# Listed entries
---------------
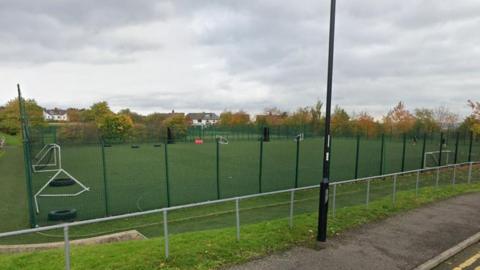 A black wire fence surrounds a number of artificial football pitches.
---------------
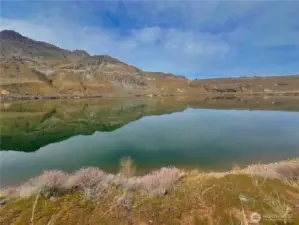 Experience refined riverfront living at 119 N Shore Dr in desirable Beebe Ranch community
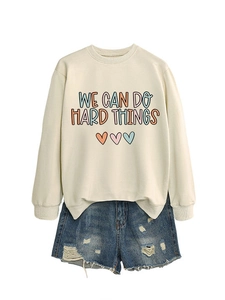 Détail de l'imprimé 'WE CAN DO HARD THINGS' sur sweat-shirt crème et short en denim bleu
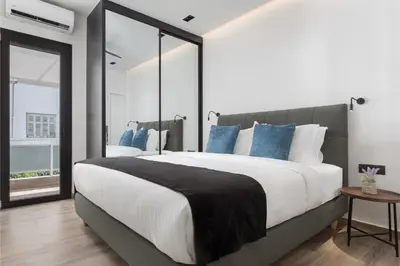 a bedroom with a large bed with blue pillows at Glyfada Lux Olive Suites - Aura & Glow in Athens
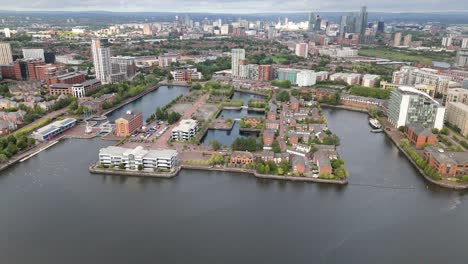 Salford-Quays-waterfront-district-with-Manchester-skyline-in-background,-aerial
---------------
# Task to complete
Convert the lines from the one containing "Experience refined riverfront" through the one containing "a bedroom with", inclusive, into a Markdown table with columns headed Row and Line text. Skip any blank lines and leave the pictures out.

# Reply to the exercise
| Row | Line text |
|---|---|
| 1 |  Experience refined riverfront living at 119 N Shore Dr in desirable Beebe Ranch community |
| 2 |  Détail de l'imprimé 'WE CAN DO HARD THINGS' sur sweat-shirt crème et short en denim bleu |
| 3 |  a bedroom with a large bed with blue pillows at Glyfada Lux Olive Suites - Aura & Glow in Athens |